Write out every record below exactly as it appears.

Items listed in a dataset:
□ □ □
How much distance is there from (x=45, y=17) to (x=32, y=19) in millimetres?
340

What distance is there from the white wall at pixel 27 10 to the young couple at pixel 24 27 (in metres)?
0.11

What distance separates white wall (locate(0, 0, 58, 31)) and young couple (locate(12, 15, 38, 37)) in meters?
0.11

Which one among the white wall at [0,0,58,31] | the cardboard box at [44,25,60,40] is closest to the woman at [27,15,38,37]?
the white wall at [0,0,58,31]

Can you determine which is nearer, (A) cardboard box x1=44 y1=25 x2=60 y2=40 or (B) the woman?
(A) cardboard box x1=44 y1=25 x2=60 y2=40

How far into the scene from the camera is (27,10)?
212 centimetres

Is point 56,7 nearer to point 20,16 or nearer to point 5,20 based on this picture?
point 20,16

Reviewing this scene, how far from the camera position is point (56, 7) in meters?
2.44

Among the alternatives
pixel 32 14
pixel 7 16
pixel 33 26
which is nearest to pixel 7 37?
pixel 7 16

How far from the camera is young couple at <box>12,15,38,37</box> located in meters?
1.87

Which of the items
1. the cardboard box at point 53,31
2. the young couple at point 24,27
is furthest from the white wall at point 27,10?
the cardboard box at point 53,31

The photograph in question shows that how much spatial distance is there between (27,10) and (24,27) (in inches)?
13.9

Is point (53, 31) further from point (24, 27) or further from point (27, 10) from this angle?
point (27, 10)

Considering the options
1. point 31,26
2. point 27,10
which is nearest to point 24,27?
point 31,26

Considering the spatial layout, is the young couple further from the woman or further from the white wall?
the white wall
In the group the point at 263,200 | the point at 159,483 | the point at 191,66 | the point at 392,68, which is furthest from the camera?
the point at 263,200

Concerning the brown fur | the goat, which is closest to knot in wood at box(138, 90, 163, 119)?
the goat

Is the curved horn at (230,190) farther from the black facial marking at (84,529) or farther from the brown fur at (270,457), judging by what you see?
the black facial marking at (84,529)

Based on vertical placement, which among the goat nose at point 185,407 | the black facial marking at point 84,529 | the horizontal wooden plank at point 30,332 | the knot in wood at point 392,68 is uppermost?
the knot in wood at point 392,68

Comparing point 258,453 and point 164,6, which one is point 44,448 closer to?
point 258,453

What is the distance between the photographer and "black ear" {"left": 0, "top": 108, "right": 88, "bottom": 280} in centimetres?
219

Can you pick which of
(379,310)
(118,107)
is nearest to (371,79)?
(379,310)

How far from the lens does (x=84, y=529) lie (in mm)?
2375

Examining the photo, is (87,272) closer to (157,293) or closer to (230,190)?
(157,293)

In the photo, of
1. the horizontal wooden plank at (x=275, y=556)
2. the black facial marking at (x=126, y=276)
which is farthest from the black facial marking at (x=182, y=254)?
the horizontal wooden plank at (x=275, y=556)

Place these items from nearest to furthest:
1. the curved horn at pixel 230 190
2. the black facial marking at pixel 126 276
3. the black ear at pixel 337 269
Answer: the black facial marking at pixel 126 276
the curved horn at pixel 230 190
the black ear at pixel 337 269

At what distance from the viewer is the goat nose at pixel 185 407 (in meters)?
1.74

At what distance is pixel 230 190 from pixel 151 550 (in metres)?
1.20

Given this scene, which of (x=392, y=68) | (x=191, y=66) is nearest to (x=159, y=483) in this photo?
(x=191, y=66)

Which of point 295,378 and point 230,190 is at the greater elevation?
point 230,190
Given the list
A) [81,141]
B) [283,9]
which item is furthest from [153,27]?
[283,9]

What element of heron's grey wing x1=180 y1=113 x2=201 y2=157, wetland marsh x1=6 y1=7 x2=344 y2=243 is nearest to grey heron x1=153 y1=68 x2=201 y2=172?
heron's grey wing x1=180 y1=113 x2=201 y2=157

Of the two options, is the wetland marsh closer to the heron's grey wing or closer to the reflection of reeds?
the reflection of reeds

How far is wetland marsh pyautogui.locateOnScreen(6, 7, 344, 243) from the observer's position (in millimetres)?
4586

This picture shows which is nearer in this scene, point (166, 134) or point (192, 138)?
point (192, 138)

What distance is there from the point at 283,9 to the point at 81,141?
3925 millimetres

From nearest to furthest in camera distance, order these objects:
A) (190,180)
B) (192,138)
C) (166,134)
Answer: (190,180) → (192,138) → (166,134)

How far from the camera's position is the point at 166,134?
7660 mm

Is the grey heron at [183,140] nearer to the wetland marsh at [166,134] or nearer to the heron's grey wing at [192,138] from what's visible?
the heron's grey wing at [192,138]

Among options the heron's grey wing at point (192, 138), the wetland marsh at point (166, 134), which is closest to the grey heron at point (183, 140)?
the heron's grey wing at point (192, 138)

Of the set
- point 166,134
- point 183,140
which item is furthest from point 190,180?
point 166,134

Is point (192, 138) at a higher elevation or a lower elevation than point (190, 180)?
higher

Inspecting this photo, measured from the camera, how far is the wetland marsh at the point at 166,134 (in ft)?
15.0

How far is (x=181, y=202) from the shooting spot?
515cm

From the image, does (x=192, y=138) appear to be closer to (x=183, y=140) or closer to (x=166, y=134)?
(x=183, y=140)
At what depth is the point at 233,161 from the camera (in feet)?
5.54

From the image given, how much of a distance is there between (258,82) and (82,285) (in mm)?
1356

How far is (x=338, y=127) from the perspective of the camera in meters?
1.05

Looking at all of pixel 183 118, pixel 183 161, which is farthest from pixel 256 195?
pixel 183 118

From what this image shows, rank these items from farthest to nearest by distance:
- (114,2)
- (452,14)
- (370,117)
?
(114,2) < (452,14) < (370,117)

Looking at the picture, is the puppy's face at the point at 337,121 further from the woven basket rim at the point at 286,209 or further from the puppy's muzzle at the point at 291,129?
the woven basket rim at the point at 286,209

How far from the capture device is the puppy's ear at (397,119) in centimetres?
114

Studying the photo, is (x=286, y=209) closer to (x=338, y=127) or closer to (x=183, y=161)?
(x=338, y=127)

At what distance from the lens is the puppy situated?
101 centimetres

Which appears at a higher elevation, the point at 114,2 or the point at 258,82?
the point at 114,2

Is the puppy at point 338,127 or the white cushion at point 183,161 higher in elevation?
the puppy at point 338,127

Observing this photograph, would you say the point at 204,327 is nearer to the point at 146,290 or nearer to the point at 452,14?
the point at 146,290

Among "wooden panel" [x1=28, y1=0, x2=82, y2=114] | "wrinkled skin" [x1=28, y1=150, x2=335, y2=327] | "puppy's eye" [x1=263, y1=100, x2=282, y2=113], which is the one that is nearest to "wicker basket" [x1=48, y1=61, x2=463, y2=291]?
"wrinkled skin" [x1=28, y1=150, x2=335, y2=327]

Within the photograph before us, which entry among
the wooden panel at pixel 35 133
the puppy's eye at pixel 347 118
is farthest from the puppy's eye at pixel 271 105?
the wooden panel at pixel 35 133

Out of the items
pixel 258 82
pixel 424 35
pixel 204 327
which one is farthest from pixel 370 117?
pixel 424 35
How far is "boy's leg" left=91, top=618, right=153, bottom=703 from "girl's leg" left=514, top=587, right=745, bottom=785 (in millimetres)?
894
□ □ □
Task answer:
How much distance is there from (x=45, y=17) to (x=32, y=19) in millimetres?
340

What distance is there from the white wall at pixel 27 10 to the young couple at pixel 24 27 (in metres)?
0.11

What distance separates white wall (locate(0, 0, 58, 31)) and young couple (locate(12, 15, 38, 37)) in meters?
0.11

Which one among the white wall at [0,0,58,31] | the cardboard box at [44,25,60,40] is closest to the woman at [27,15,38,37]?
the white wall at [0,0,58,31]

Can you determine which is nearer, (A) cardboard box x1=44 y1=25 x2=60 y2=40 or (B) the woman?
(A) cardboard box x1=44 y1=25 x2=60 y2=40

How far into the scene from the camera is (27,10)?
212 centimetres

Is point 56,7 nearer to point 20,16 or nearer to point 5,20 based on this picture?
point 20,16

Reviewing this scene, how far from the camera position is point (56, 7) in meters?
2.44

Among the alternatives
pixel 32 14
pixel 7 16
pixel 33 26
which is nearest to pixel 7 37?
pixel 7 16

How far from the camera is young couple at <box>12,15,38,37</box> located in meters?
1.87

Which of the items
1. the cardboard box at point 53,31
2. the young couple at point 24,27
is furthest from the white wall at point 27,10?
the cardboard box at point 53,31

The photograph in question shows that how much spatial distance is there between (27,10) and (24,27) (in inches)?
13.9

Is point (53, 31) further from point (24, 27) or further from point (27, 10) from this angle?
point (27, 10)

Considering the options
1. point 31,26
2. point 27,10
which is nearest to point 24,27?
point 31,26

Considering the spatial layout, is the young couple further from the woman or further from the white wall?
the white wall
In the group the point at 263,200 | the point at 159,483 | the point at 191,66 | the point at 392,68, which is furthest from the camera?
the point at 263,200

Concerning the brown fur | the goat, which is closest to knot in wood at box(138, 90, 163, 119)?
the goat

Is the curved horn at (230,190) farther from the black facial marking at (84,529) or farther from the brown fur at (270,457), judging by what you see?
the black facial marking at (84,529)

Based on vertical placement, which among the goat nose at point 185,407 | the black facial marking at point 84,529 | the horizontal wooden plank at point 30,332 | the knot in wood at point 392,68 is uppermost?
the knot in wood at point 392,68

Comparing point 258,453 and point 164,6, which one is point 44,448 closer to?
point 258,453

What is the distance between the photographer and "black ear" {"left": 0, "top": 108, "right": 88, "bottom": 280} in centimetres?
219

Can you pick which of
(379,310)
(118,107)
is nearest to (371,79)?
(379,310)

How far from the lens does (x=84, y=529) lie (in mm)?
2375

Examining the photo, is (87,272) closer to (157,293) or closer to (230,190)?
(157,293)

In the photo, of
1. the horizontal wooden plank at (x=275, y=556)
2. the black facial marking at (x=126, y=276)
which is farthest from the black facial marking at (x=182, y=254)?
the horizontal wooden plank at (x=275, y=556)

Place these items from nearest to furthest:
1. the curved horn at pixel 230 190
2. the black facial marking at pixel 126 276
3. the black ear at pixel 337 269
Answer: the black facial marking at pixel 126 276
the curved horn at pixel 230 190
the black ear at pixel 337 269

At what distance from the viewer is the goat nose at pixel 185 407 (in meters)?
1.74

At what distance is pixel 230 190 from pixel 151 550 (in metres)?
1.20

Given this scene, which of (x=392, y=68) | (x=191, y=66) is nearest to (x=159, y=483) in this photo?
(x=191, y=66)

Which of point 295,378 and point 230,190 is at the greater elevation?
point 230,190
Given the list
A) [81,141]
B) [283,9]
which item is furthest from [153,27]?
[283,9]

What element of heron's grey wing x1=180 y1=113 x2=201 y2=157, wetland marsh x1=6 y1=7 x2=344 y2=243 is nearest to grey heron x1=153 y1=68 x2=201 y2=172?
heron's grey wing x1=180 y1=113 x2=201 y2=157

Of the two options, is the wetland marsh closer to the heron's grey wing or closer to the reflection of reeds?
the reflection of reeds

How far is wetland marsh pyautogui.locateOnScreen(6, 7, 344, 243) from the observer's position (in millimetres)?
4586

This picture shows which is nearer in this scene, point (166, 134) or point (192, 138)?
point (192, 138)

What distance is there from the point at 283,9 to the point at 81,141?
3925 millimetres

From nearest to furthest in camera distance, order these objects:
A) (190,180)
B) (192,138)
C) (166,134)
Answer: (190,180) → (192,138) → (166,134)

How far from the camera's position is the point at 166,134?
7660 mm

Is the grey heron at [183,140] nearer to the wetland marsh at [166,134] or nearer to the heron's grey wing at [192,138] from what's visible?
the heron's grey wing at [192,138]

Among options the heron's grey wing at point (192, 138), the wetland marsh at point (166, 134), which is closest to the grey heron at point (183, 140)?
the heron's grey wing at point (192, 138)

Of the set
- point 166,134
- point 183,140
which item is furthest from point 190,180?
point 166,134

Is point (192, 138) at a higher elevation or a lower elevation than point (190, 180)?
higher

Inspecting this photo, measured from the camera, how far is the wetland marsh at the point at 166,134 (in ft)?
15.0

How far is (x=181, y=202) from the shooting spot?
515cm

From the image, does (x=192, y=138) appear to be closer to (x=183, y=140) or closer to (x=166, y=134)?
(x=183, y=140)
At what depth is the point at 233,161 from the camera (in feet)?
5.54

From the image given, how much of a distance is there between (258,82) and (82,285) (in mm)?
1356

How far is (x=338, y=127) from the perspective of the camera in meters?
1.05

Looking at all of pixel 183 118, pixel 183 161, which is farthest from pixel 256 195?
pixel 183 118

From what this image shows, rank these items from farthest to nearest by distance:
- (114,2)
- (452,14)
- (370,117)
?
(114,2) < (452,14) < (370,117)

Looking at the picture, is the puppy's face at the point at 337,121 further from the woven basket rim at the point at 286,209 or further from the puppy's muzzle at the point at 291,129?
the woven basket rim at the point at 286,209

How far from the capture device is the puppy's ear at (397,119) in centimetres?
114

Studying the photo, is (x=286, y=209) closer to (x=338, y=127) or closer to (x=183, y=161)?
(x=338, y=127)

At what distance from the lens is the puppy situated?
101 centimetres

Which appears at a higher elevation, the point at 114,2 or the point at 258,82?
the point at 114,2

Is the puppy at point 338,127 or the white cushion at point 183,161 higher in elevation?
the puppy at point 338,127

Observing this photograph, would you say the point at 204,327 is nearer to the point at 146,290 or nearer to the point at 452,14?
the point at 146,290

Among "wooden panel" [x1=28, y1=0, x2=82, y2=114] | "wrinkled skin" [x1=28, y1=150, x2=335, y2=327] | "puppy's eye" [x1=263, y1=100, x2=282, y2=113], which is the one that is nearest to "wicker basket" [x1=48, y1=61, x2=463, y2=291]?
"wrinkled skin" [x1=28, y1=150, x2=335, y2=327]

Within the photograph before us, which entry among
the wooden panel at pixel 35 133
the puppy's eye at pixel 347 118
is farthest from the puppy's eye at pixel 271 105?
the wooden panel at pixel 35 133

Out of the items
pixel 258 82
pixel 424 35
pixel 204 327
which one is farthest from pixel 370 117?
pixel 424 35
How far is "boy's leg" left=91, top=618, right=153, bottom=703 from "girl's leg" left=514, top=587, right=745, bottom=785 (in millimetres)?
894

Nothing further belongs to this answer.